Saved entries
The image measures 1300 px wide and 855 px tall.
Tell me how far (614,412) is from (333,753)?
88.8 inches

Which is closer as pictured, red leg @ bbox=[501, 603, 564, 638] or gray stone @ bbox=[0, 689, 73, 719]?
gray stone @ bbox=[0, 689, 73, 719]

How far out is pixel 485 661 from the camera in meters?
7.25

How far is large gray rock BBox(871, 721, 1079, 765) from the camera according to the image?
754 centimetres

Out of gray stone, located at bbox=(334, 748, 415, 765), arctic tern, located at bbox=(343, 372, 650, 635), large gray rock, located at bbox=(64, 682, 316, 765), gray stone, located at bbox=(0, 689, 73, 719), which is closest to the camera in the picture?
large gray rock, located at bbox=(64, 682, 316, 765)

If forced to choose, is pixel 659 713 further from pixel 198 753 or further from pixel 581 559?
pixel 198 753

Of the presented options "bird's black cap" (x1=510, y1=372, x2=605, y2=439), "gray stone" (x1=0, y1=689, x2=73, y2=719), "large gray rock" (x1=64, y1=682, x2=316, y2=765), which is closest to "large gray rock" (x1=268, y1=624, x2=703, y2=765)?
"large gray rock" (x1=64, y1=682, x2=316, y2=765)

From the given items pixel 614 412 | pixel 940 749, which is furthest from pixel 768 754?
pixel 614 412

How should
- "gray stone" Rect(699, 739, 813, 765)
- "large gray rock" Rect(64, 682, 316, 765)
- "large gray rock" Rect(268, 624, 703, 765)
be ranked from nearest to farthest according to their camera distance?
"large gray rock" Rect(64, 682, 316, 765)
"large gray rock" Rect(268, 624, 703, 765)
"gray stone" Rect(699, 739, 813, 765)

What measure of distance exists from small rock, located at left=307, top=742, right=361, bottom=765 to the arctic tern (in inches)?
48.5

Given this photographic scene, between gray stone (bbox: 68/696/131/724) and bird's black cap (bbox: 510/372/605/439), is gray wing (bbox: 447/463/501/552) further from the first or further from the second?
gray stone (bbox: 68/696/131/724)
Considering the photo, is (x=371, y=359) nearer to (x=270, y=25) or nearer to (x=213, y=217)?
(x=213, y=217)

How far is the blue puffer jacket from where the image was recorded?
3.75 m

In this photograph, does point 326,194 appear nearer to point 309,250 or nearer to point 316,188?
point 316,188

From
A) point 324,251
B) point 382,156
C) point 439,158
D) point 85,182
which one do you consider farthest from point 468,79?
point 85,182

## What is being asked
Rewrite all of the items above as a single numbered list, one line per number, dropping every blank line.

## Reply
1. The image measures 1300 px wide and 855 px tall.
2. Tell me how far (614,412) is from (333,753)?
3. 88.8 inches
4. Which is closer as pictured, red leg @ bbox=[501, 603, 564, 638] or gray stone @ bbox=[0, 689, 73, 719]?
5. gray stone @ bbox=[0, 689, 73, 719]
6. How far out is pixel 485 661 from the camera in meters?
7. 7.25
8. How far is large gray rock BBox(871, 721, 1079, 765) from the camera according to the image?
9. 754 centimetres
10. Out of gray stone, located at bbox=(334, 748, 415, 765), arctic tern, located at bbox=(343, 372, 650, 635), large gray rock, located at bbox=(64, 682, 316, 765), gray stone, located at bbox=(0, 689, 73, 719), which is closest to the camera in the picture?
11. large gray rock, located at bbox=(64, 682, 316, 765)
12. If forced to choose, is pixel 659 713 further from pixel 198 753 or further from pixel 581 559?
13. pixel 198 753
14. Of the presented options "bird's black cap" (x1=510, y1=372, x2=605, y2=439), "gray stone" (x1=0, y1=689, x2=73, y2=719), "large gray rock" (x1=64, y1=682, x2=316, y2=765), which is closest to "large gray rock" (x1=268, y1=624, x2=703, y2=765)?
15. "large gray rock" (x1=64, y1=682, x2=316, y2=765)
16. From the given items pixel 614 412 | pixel 940 749, which is furthest from pixel 768 754?
17. pixel 614 412
18. How should
19. - "gray stone" Rect(699, 739, 813, 765)
20. - "large gray rock" Rect(64, 682, 316, 765)
21. - "large gray rock" Rect(268, 624, 703, 765)
22. be ranked from nearest to farthest according to their camera distance?
23. "large gray rock" Rect(64, 682, 316, 765)
24. "large gray rock" Rect(268, 624, 703, 765)
25. "gray stone" Rect(699, 739, 813, 765)
26. What measure of distance exists from small rock, located at left=307, top=742, right=361, bottom=765 to the arctic tern (in inches)?
27. 48.5
28. Given this photographic scene, between gray stone (bbox: 68/696/131/724) and bird's black cap (bbox: 510/372/605/439), is gray wing (bbox: 447/463/501/552) further from the first or further from the second?
29. gray stone (bbox: 68/696/131/724)
30. Considering the photo, is (x=371, y=359) nearer to (x=270, y=25) or nearer to (x=213, y=217)?
31. (x=213, y=217)
32. How far is the blue puffer jacket from where the image was recorded?
33. 3.75 m
34. In this photograph, does point 326,194 appear nearer to point 309,250 or nearer to point 316,188?
35. point 316,188
36. From
37. A) point 324,251
38. B) point 382,156
39. C) point 439,158
40. D) point 85,182
41. which one do you consider farthest from point 468,79?
42. point 85,182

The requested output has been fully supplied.